TEXTE DE LECTURE.
++++++++
Ce jeudi 5 janvier 2012, le Rwanda, la Belgique et la société Agro-Consult se rendront devant le juge des saisies du Tribunal de première instance de Bruxelles dans le cadre de l’affaire des comptes de l’Ambassade du Rwanda à Bruxelles, toujours bloqués par la justice belge depuis le 20 octobre 2011.
Le 10 novembre 2011, le Rwanda annonçait, par la voix de sa ministre des affaires étrangères, Louise Mushikiwabo, avoir bloqué, « jusqu’à nouvel ordre », les comptes de l’ambassade de Belgique à Kigali par « application du principe de réciprocité » à l’égard des autorités belges qu’elle accusait d’avoir violé la Convention de Viennes sur les immunités diplomatiques.
++++++++
DONNÉES ENREGISTRÉES.
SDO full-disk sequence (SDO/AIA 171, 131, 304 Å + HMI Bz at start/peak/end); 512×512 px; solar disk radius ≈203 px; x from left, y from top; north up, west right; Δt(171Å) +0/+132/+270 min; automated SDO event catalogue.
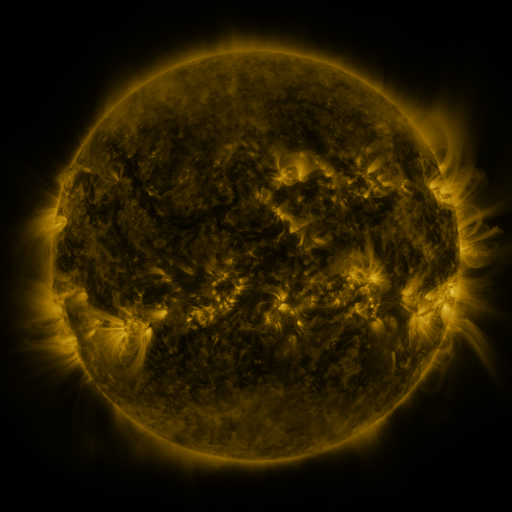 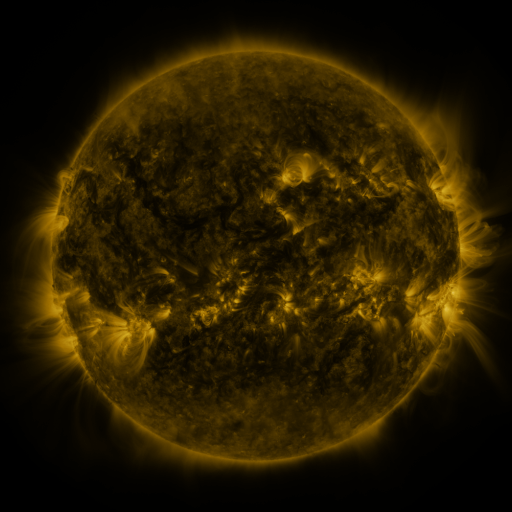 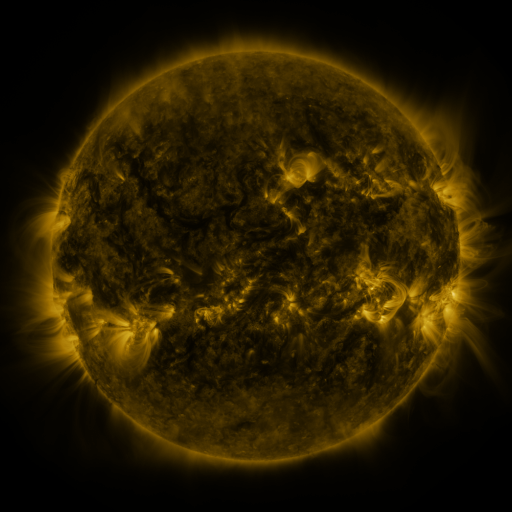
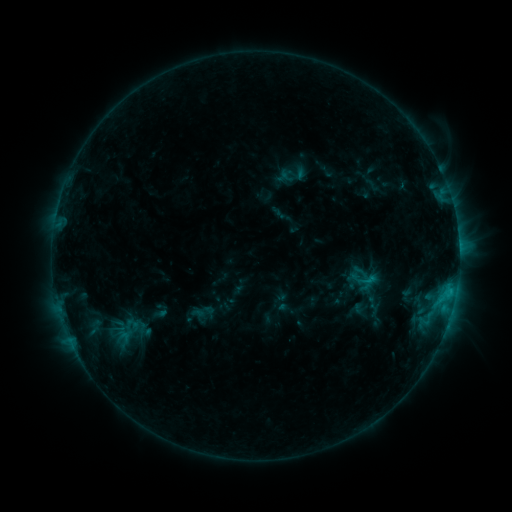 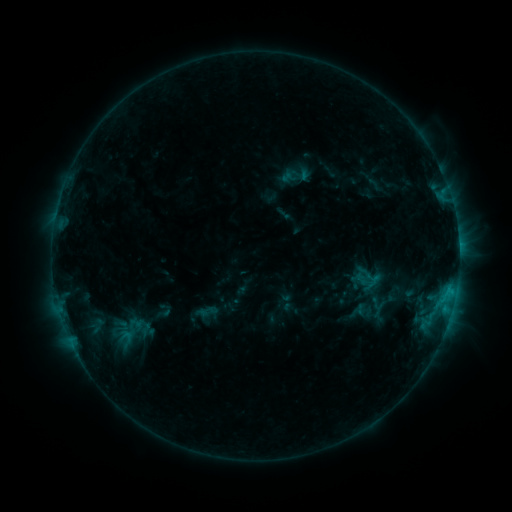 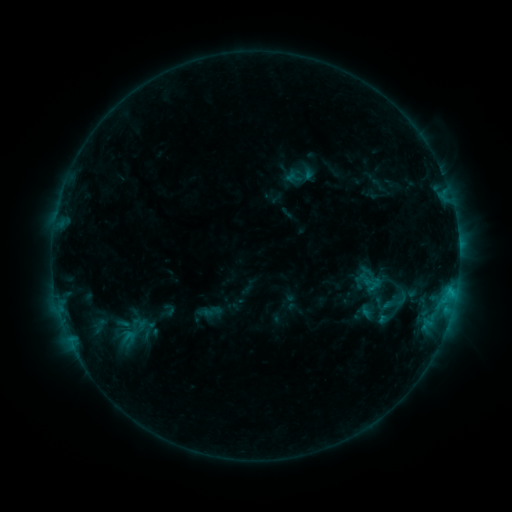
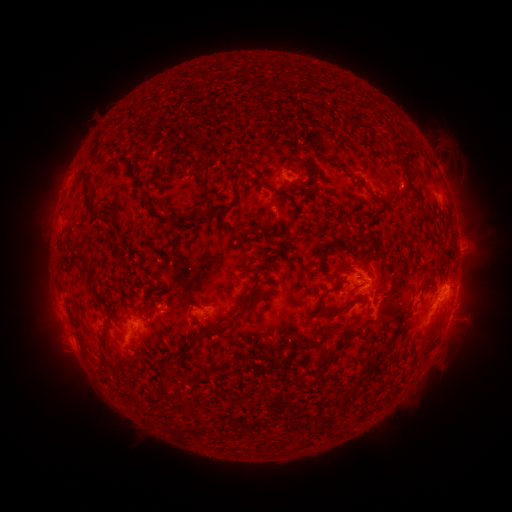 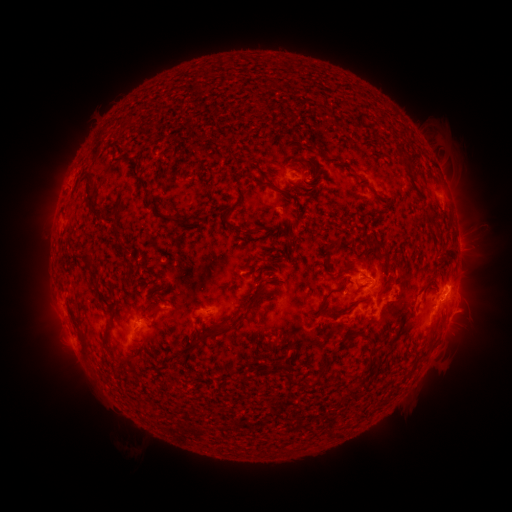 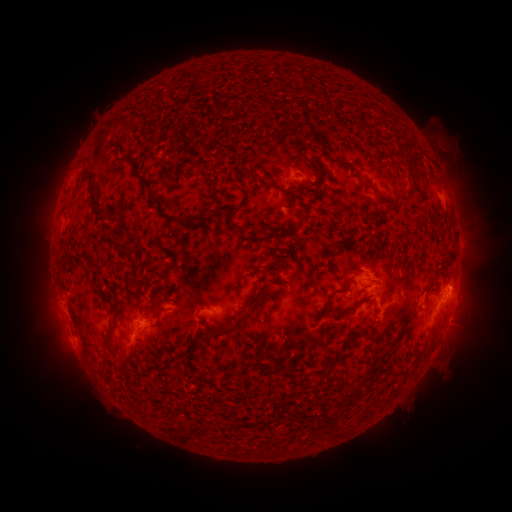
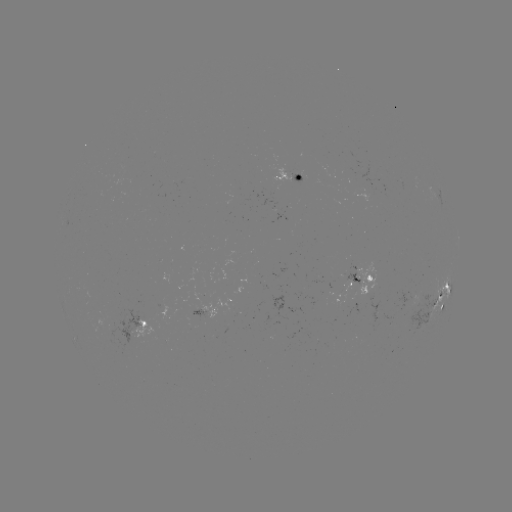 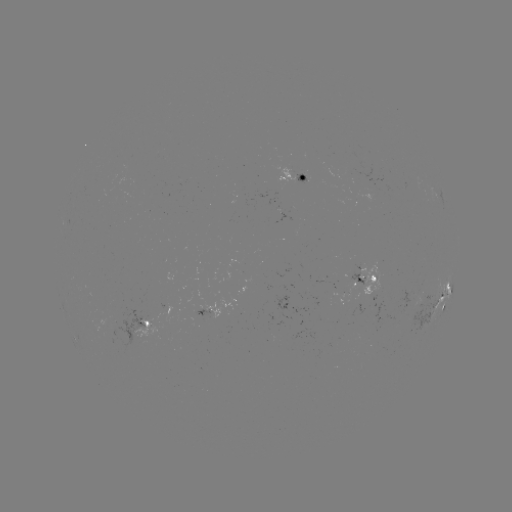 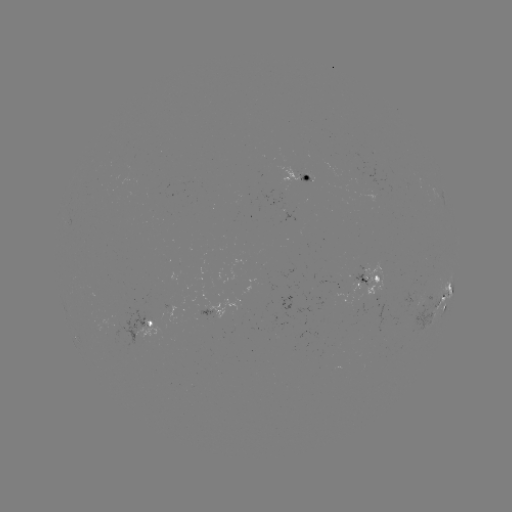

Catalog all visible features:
filament eruption: (276, 211)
++++++++
SÉRIE DE TÂCHES.
1. Expliquez en une à trois phrases pourquoi, selon le texte sur le blocage des comptes d'ambassade, le Rwanda a bloqué les comptes de l'ambassade de Belgique à Kigali.
2. Prolongez le texte sur le blocage des comptes d'ambassade à partir de sa dernière phrase.
Vous n'aurez pas besoin du matériel pour répondre.

RÉPONSES AUX EXERCICES.
1. Le Rwanda a présenté cette mesure comme une « application du principe de réciprocité » envers les autorités belges. Il accusait celles-ci d'avoir violé la convention sur les immunités diplomatiques, les comptes de son ambassade à Bruxelles étant bloqués par la justice belge depuis le 20 octobre 2011.

2.
A la date du 4 janvier 2012, les comptes de la Belgique au Rwanda sont toujours bloqués « puisque les raisons de leur fermeture persistent » a fait savoir à Jambonews, via Twitter, le Ministère des affaires étrangères du Rwanda avant d’ajouter que le Rwanda attendait du gouvernement belge, qu’il « prenne ses responsabilités de protection de présence diplomatique en Belgique, comme prévu par la Convention de Vienne. »
Rétroactes de l’affaire
Le 20 octobre 2011, une saisie-arrêt pour un montant total de 223 046, 02 Euros comprenant le principal, les intérêts et les frais de recouvrement a été effectué sur le compte de l’ambassade du Rwanda à Bruxelles, suite à la plainte de Gaspard Gatera un ressortissant rwandais, réfugié en Belgique. De cette somme, seul un montant de 183 00 euros a été effectivement saisi, correspondant au montant total qui se trouvait sur le compte de l’Ambassade du Rwanda à cette date.
En date du 26 octobre 2011, le Rwanda a introduit une citation en opposition à saisie-arrêt, devant le juge des saisies du Tribunal de première instance de Bruxelles, le juge « naturellement » compétent pour les litiges autour des saisies.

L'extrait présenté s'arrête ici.